Input for this task »
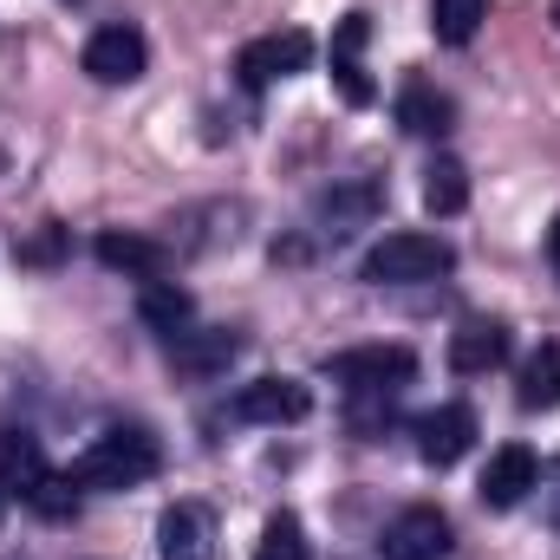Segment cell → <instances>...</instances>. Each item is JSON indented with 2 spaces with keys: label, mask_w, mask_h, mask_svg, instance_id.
I'll return each mask as SVG.
<instances>
[{
  "label": "cell",
  "mask_w": 560,
  "mask_h": 560,
  "mask_svg": "<svg viewBox=\"0 0 560 560\" xmlns=\"http://www.w3.org/2000/svg\"><path fill=\"white\" fill-rule=\"evenodd\" d=\"M385 560H450L456 535H450V515L443 509H405L392 528H385Z\"/></svg>",
  "instance_id": "obj_6"
},
{
  "label": "cell",
  "mask_w": 560,
  "mask_h": 560,
  "mask_svg": "<svg viewBox=\"0 0 560 560\" xmlns=\"http://www.w3.org/2000/svg\"><path fill=\"white\" fill-rule=\"evenodd\" d=\"M313 411V392L300 378H255L235 392V418L242 423H300Z\"/></svg>",
  "instance_id": "obj_10"
},
{
  "label": "cell",
  "mask_w": 560,
  "mask_h": 560,
  "mask_svg": "<svg viewBox=\"0 0 560 560\" xmlns=\"http://www.w3.org/2000/svg\"><path fill=\"white\" fill-rule=\"evenodd\" d=\"M66 248H72L66 229H39L33 242H20V261H26V268H52V261H66Z\"/></svg>",
  "instance_id": "obj_23"
},
{
  "label": "cell",
  "mask_w": 560,
  "mask_h": 560,
  "mask_svg": "<svg viewBox=\"0 0 560 560\" xmlns=\"http://www.w3.org/2000/svg\"><path fill=\"white\" fill-rule=\"evenodd\" d=\"M46 476H52V469H46V450H39L33 430H0V489L26 502Z\"/></svg>",
  "instance_id": "obj_14"
},
{
  "label": "cell",
  "mask_w": 560,
  "mask_h": 560,
  "mask_svg": "<svg viewBox=\"0 0 560 560\" xmlns=\"http://www.w3.org/2000/svg\"><path fill=\"white\" fill-rule=\"evenodd\" d=\"M156 463H163L156 436H143V430H105L92 450H79L72 482L79 489H138V482L156 476Z\"/></svg>",
  "instance_id": "obj_1"
},
{
  "label": "cell",
  "mask_w": 560,
  "mask_h": 560,
  "mask_svg": "<svg viewBox=\"0 0 560 560\" xmlns=\"http://www.w3.org/2000/svg\"><path fill=\"white\" fill-rule=\"evenodd\" d=\"M469 443H476V411H469V405H436L430 418H418V456L430 469L463 463Z\"/></svg>",
  "instance_id": "obj_9"
},
{
  "label": "cell",
  "mask_w": 560,
  "mask_h": 560,
  "mask_svg": "<svg viewBox=\"0 0 560 560\" xmlns=\"http://www.w3.org/2000/svg\"><path fill=\"white\" fill-rule=\"evenodd\" d=\"M522 405H528V411H560V339H548V346L528 359V372H522Z\"/></svg>",
  "instance_id": "obj_19"
},
{
  "label": "cell",
  "mask_w": 560,
  "mask_h": 560,
  "mask_svg": "<svg viewBox=\"0 0 560 560\" xmlns=\"http://www.w3.org/2000/svg\"><path fill=\"white\" fill-rule=\"evenodd\" d=\"M450 268H456V248L436 242V235H418V229L385 235L365 255V280L372 287H411V280H436V275H450Z\"/></svg>",
  "instance_id": "obj_2"
},
{
  "label": "cell",
  "mask_w": 560,
  "mask_h": 560,
  "mask_svg": "<svg viewBox=\"0 0 560 560\" xmlns=\"http://www.w3.org/2000/svg\"><path fill=\"white\" fill-rule=\"evenodd\" d=\"M242 352V339L229 332V326H202V332H176L170 339V359H176V372H196V378H215V372H229V359Z\"/></svg>",
  "instance_id": "obj_13"
},
{
  "label": "cell",
  "mask_w": 560,
  "mask_h": 560,
  "mask_svg": "<svg viewBox=\"0 0 560 560\" xmlns=\"http://www.w3.org/2000/svg\"><path fill=\"white\" fill-rule=\"evenodd\" d=\"M255 560H306V528H300V515H268V528H261V548Z\"/></svg>",
  "instance_id": "obj_22"
},
{
  "label": "cell",
  "mask_w": 560,
  "mask_h": 560,
  "mask_svg": "<svg viewBox=\"0 0 560 560\" xmlns=\"http://www.w3.org/2000/svg\"><path fill=\"white\" fill-rule=\"evenodd\" d=\"M398 125H405L411 138H443V131L456 125V105H450L430 79H411V85L398 92Z\"/></svg>",
  "instance_id": "obj_16"
},
{
  "label": "cell",
  "mask_w": 560,
  "mask_h": 560,
  "mask_svg": "<svg viewBox=\"0 0 560 560\" xmlns=\"http://www.w3.org/2000/svg\"><path fill=\"white\" fill-rule=\"evenodd\" d=\"M528 489H541V456L528 443L495 450L489 469H482V502L489 509H515V502H528Z\"/></svg>",
  "instance_id": "obj_11"
},
{
  "label": "cell",
  "mask_w": 560,
  "mask_h": 560,
  "mask_svg": "<svg viewBox=\"0 0 560 560\" xmlns=\"http://www.w3.org/2000/svg\"><path fill=\"white\" fill-rule=\"evenodd\" d=\"M423 209H430V215H463V209H469V170H463L456 156H436V163L423 170Z\"/></svg>",
  "instance_id": "obj_18"
},
{
  "label": "cell",
  "mask_w": 560,
  "mask_h": 560,
  "mask_svg": "<svg viewBox=\"0 0 560 560\" xmlns=\"http://www.w3.org/2000/svg\"><path fill=\"white\" fill-rule=\"evenodd\" d=\"M378 209H385V189H378L372 176H359V183H332V189L313 202V222H319V235L346 242V235H359Z\"/></svg>",
  "instance_id": "obj_7"
},
{
  "label": "cell",
  "mask_w": 560,
  "mask_h": 560,
  "mask_svg": "<svg viewBox=\"0 0 560 560\" xmlns=\"http://www.w3.org/2000/svg\"><path fill=\"white\" fill-rule=\"evenodd\" d=\"M326 378L346 392H398L418 378V352L411 346H352L326 359Z\"/></svg>",
  "instance_id": "obj_3"
},
{
  "label": "cell",
  "mask_w": 560,
  "mask_h": 560,
  "mask_svg": "<svg viewBox=\"0 0 560 560\" xmlns=\"http://www.w3.org/2000/svg\"><path fill=\"white\" fill-rule=\"evenodd\" d=\"M156 555L163 560H215V515L202 502H170L156 515Z\"/></svg>",
  "instance_id": "obj_8"
},
{
  "label": "cell",
  "mask_w": 560,
  "mask_h": 560,
  "mask_svg": "<svg viewBox=\"0 0 560 560\" xmlns=\"http://www.w3.org/2000/svg\"><path fill=\"white\" fill-rule=\"evenodd\" d=\"M372 39V13H346L332 33V59H359V46Z\"/></svg>",
  "instance_id": "obj_24"
},
{
  "label": "cell",
  "mask_w": 560,
  "mask_h": 560,
  "mask_svg": "<svg viewBox=\"0 0 560 560\" xmlns=\"http://www.w3.org/2000/svg\"><path fill=\"white\" fill-rule=\"evenodd\" d=\"M26 509H33V515H46V522H72V515H79V482H72V469H66V476L52 469V476L26 495Z\"/></svg>",
  "instance_id": "obj_21"
},
{
  "label": "cell",
  "mask_w": 560,
  "mask_h": 560,
  "mask_svg": "<svg viewBox=\"0 0 560 560\" xmlns=\"http://www.w3.org/2000/svg\"><path fill=\"white\" fill-rule=\"evenodd\" d=\"M79 66H85L98 85H131V79H143V66H150V46H143L138 26H98V33L85 39Z\"/></svg>",
  "instance_id": "obj_4"
},
{
  "label": "cell",
  "mask_w": 560,
  "mask_h": 560,
  "mask_svg": "<svg viewBox=\"0 0 560 560\" xmlns=\"http://www.w3.org/2000/svg\"><path fill=\"white\" fill-rule=\"evenodd\" d=\"M0 515H7V489H0Z\"/></svg>",
  "instance_id": "obj_27"
},
{
  "label": "cell",
  "mask_w": 560,
  "mask_h": 560,
  "mask_svg": "<svg viewBox=\"0 0 560 560\" xmlns=\"http://www.w3.org/2000/svg\"><path fill=\"white\" fill-rule=\"evenodd\" d=\"M482 20H489V0H430V26L443 46H469Z\"/></svg>",
  "instance_id": "obj_20"
},
{
  "label": "cell",
  "mask_w": 560,
  "mask_h": 560,
  "mask_svg": "<svg viewBox=\"0 0 560 560\" xmlns=\"http://www.w3.org/2000/svg\"><path fill=\"white\" fill-rule=\"evenodd\" d=\"M306 59H313V39L300 26H287V33H268V39H248L235 52V72H242L248 92H261V85H275L287 72H306Z\"/></svg>",
  "instance_id": "obj_5"
},
{
  "label": "cell",
  "mask_w": 560,
  "mask_h": 560,
  "mask_svg": "<svg viewBox=\"0 0 560 560\" xmlns=\"http://www.w3.org/2000/svg\"><path fill=\"white\" fill-rule=\"evenodd\" d=\"M332 79H339V98L346 105H372V79H365L359 59H332Z\"/></svg>",
  "instance_id": "obj_25"
},
{
  "label": "cell",
  "mask_w": 560,
  "mask_h": 560,
  "mask_svg": "<svg viewBox=\"0 0 560 560\" xmlns=\"http://www.w3.org/2000/svg\"><path fill=\"white\" fill-rule=\"evenodd\" d=\"M548 255H555V268H560V222H555V235H548Z\"/></svg>",
  "instance_id": "obj_26"
},
{
  "label": "cell",
  "mask_w": 560,
  "mask_h": 560,
  "mask_svg": "<svg viewBox=\"0 0 560 560\" xmlns=\"http://www.w3.org/2000/svg\"><path fill=\"white\" fill-rule=\"evenodd\" d=\"M92 255H98L112 275H131V280H163V268H170V242L118 235V229H105V235L92 242Z\"/></svg>",
  "instance_id": "obj_12"
},
{
  "label": "cell",
  "mask_w": 560,
  "mask_h": 560,
  "mask_svg": "<svg viewBox=\"0 0 560 560\" xmlns=\"http://www.w3.org/2000/svg\"><path fill=\"white\" fill-rule=\"evenodd\" d=\"M189 313H196V306H189V293H183L176 280H143V293H138V319L143 326H156V332L176 339V332L189 326Z\"/></svg>",
  "instance_id": "obj_17"
},
{
  "label": "cell",
  "mask_w": 560,
  "mask_h": 560,
  "mask_svg": "<svg viewBox=\"0 0 560 560\" xmlns=\"http://www.w3.org/2000/svg\"><path fill=\"white\" fill-rule=\"evenodd\" d=\"M509 359V332L495 326V319H469L463 332H450V365L463 372V378H476V372H495Z\"/></svg>",
  "instance_id": "obj_15"
},
{
  "label": "cell",
  "mask_w": 560,
  "mask_h": 560,
  "mask_svg": "<svg viewBox=\"0 0 560 560\" xmlns=\"http://www.w3.org/2000/svg\"><path fill=\"white\" fill-rule=\"evenodd\" d=\"M555 26H560V0H555Z\"/></svg>",
  "instance_id": "obj_28"
}]
</instances>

Exercise brief » Please lay out the stretch from the start of the entries through the line that contains "411V392L300 378H255L235 392V418L242" as a JSON list of strings, one string per line, with blank lines dropped and the pictures left out.

Full solution »
[
  "Segment cell → <instances>...</instances>. Each item is JSON indented with 2 spaces with keys: label, mask_w, mask_h, mask_svg, instance_id.",
  "I'll return each mask as SVG.",
  "<instances>",
  "[{",
  "  \"label\": \"cell\",",
  "  \"mask_w\": 560,",
  "  \"mask_h\": 560,",
  "  \"mask_svg\": \"<svg viewBox=\\\"0 0 560 560\\\" xmlns=\\\"http://www.w3.org/2000/svg\\\"><path fill=\\\"white\\\" fill-rule=\\\"evenodd\\\" d=\\\"M385 560H450L456 535H450V515L443 509H405L392 528H385Z\\\"/></svg>\",",
  "  \"instance_id\": \"obj_6\"",
  "},",
  "{",
  "  \"label\": \"cell\",",
  "  \"mask_w\": 560,",
  "  \"mask_h\": 560,",
  "  \"mask_svg\": \"<svg viewBox=\\\"0 0 560 560\\\" xmlns=\\\"http://www.w3.org/2000/svg\\\"><path fill=\\\"white\\\" fill-rule=\\\"evenodd\\\" d=\\\"M313 411V392L300 378H255L235 392V418L242 423H300Z\\\"/></svg>\","
]